Lesetext
────

3.) Rückführung der Aromen: Die getrennt aufbewahrten Aromastoffe werden zurück in die Flüssigkeit gegeben.
4.) Oftmals erfolgt eine abschließende Nachsüßung, um den jetzt alkoholfreien Wein in der beliebten halbtrockenen Geschmacksrichtung anbieten zu können.
“Ohne Alkohol” oder “alkoholfrei”: Ein wichtiger Unterschied
Wie alkoholfreies Bier, das entgegen seiner Bezeichnung bis zu 0,5 Volumenprozent Alkohol enthalten darf, muss alkoholfreier Wein nicht zu 100 Prozent befreit sein. Hier gilt dieselbe Toleranzgrenze von 0,5 Volumenprozent. Wer besonderen Wert auf absolute Alkoholbefreiung legt, beispielsweise als trockener Alkoholiker oder Schwangere, sollte Wein mit der Bezeichnung “ohne Alkohol” kaufen. Dieser muss tatsächlich 0,0 Prozent Alkohol enthalten.
Kein Traubensaft: Wie schmeckt alkoholfreier Wein?
Die Frage, ob alkoholfreier Wein überhaupt Wein genannt werden sollte oder eine separate Getränkekategorie neben den herkömmlichen Tropfen darstellt, ist umstritten. Weinkennern fällt es typischerweise leicht, alkoholfreien Wein in einer Blindverkostung von seinen alkoholhaltigen Konterparts zu unterscheiden: Im Allgemeinen wird der Geschmack als milder, fruchtiger und weicher relativ zu klassischem Wein beschrieben, differenziert sich geschmacklich jedoch klar von Traubensaft. Letzterer wird nicht vergoren, was ihn erstens süß macht und zweitens keine Aromen zulässt, die während der Gärung entstehen. In beiden Kriterien ist der alkoholfreie Wein verwandter mit regulärem Wein, weil er aus vergorenem Grundwein produziert wird.
Seine größte Kritik von Expertenseite muss der alkoholfreie Wein infolge der reduzierten aromatischen Komplexität einstecken. Einerseits fehlt Alkohol als Geschmacksträger, was das Gesamtbild in der Nase und am Gaumen typischerweise simpler erscheinen lässt. Zweitens erschwert der fehlende Alkohol eine Fasslagerung immens, weil die verringerte Haltbarkeit mit der Gefahr einhergeht, dass der Wein kippen könnte. Folglich sind alkoholfreie Weine mit Holzeinsatz extrem selten. Generell fehlt dem alkoholfreien Wein die Faszination eines lagerfähigen Weins, der Geschichten erzählt und die Sammlung des Enthusiasten bereichert.

────

Aufgabenstellung
Schreiben Sie aus dem Lesetext über alkoholfreien Wein die Stelle von „4.) Oftmals erfolgt“ bis einschließlich „Prozent Alkohol enthalten.“ wortgetreu ab. Die Zeilen des Datensatzes werden für die Bearbeitung nicht gebraucht.

Datensatzauszug
────

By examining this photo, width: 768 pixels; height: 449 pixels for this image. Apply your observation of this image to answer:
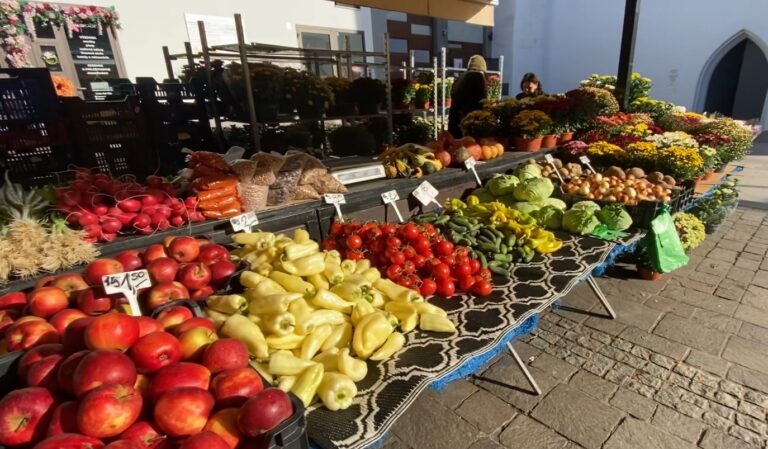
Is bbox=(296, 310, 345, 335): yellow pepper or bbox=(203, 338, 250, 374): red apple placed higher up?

────

Musterlösung
4.) Oftmals erfolgt eine abschließende Nachsüßung, um den jetzt alkoholfreien Wein in der beliebten halbtrockenen Geschmacksrichtung anbieten zu können.
“Ohne Alkohol” oder “alkoholfrei”: Ein wichtiger Unterschied
Wie alkoholfreies Bier, das entgegen seiner Bezeichnung bis zu 0,5 Volumenprozent Alkohol enthalten darf, muss alkoholfreier Wein nicht zu 100 Prozent befreit sein. Hier gilt dieselbe Toleranzgrenze von 0,5 Volumenprozent. Wer besonderen Wert auf absolute Alkoholbefreiung legt, beispielsweise als trockener Alkoholiker oder Schwangere, sollte Wein mit der Bezeichnung “ohne Alkohol” kaufen. Dieser muss tatsächlich 0,0 Prozent Alkohol enthalten.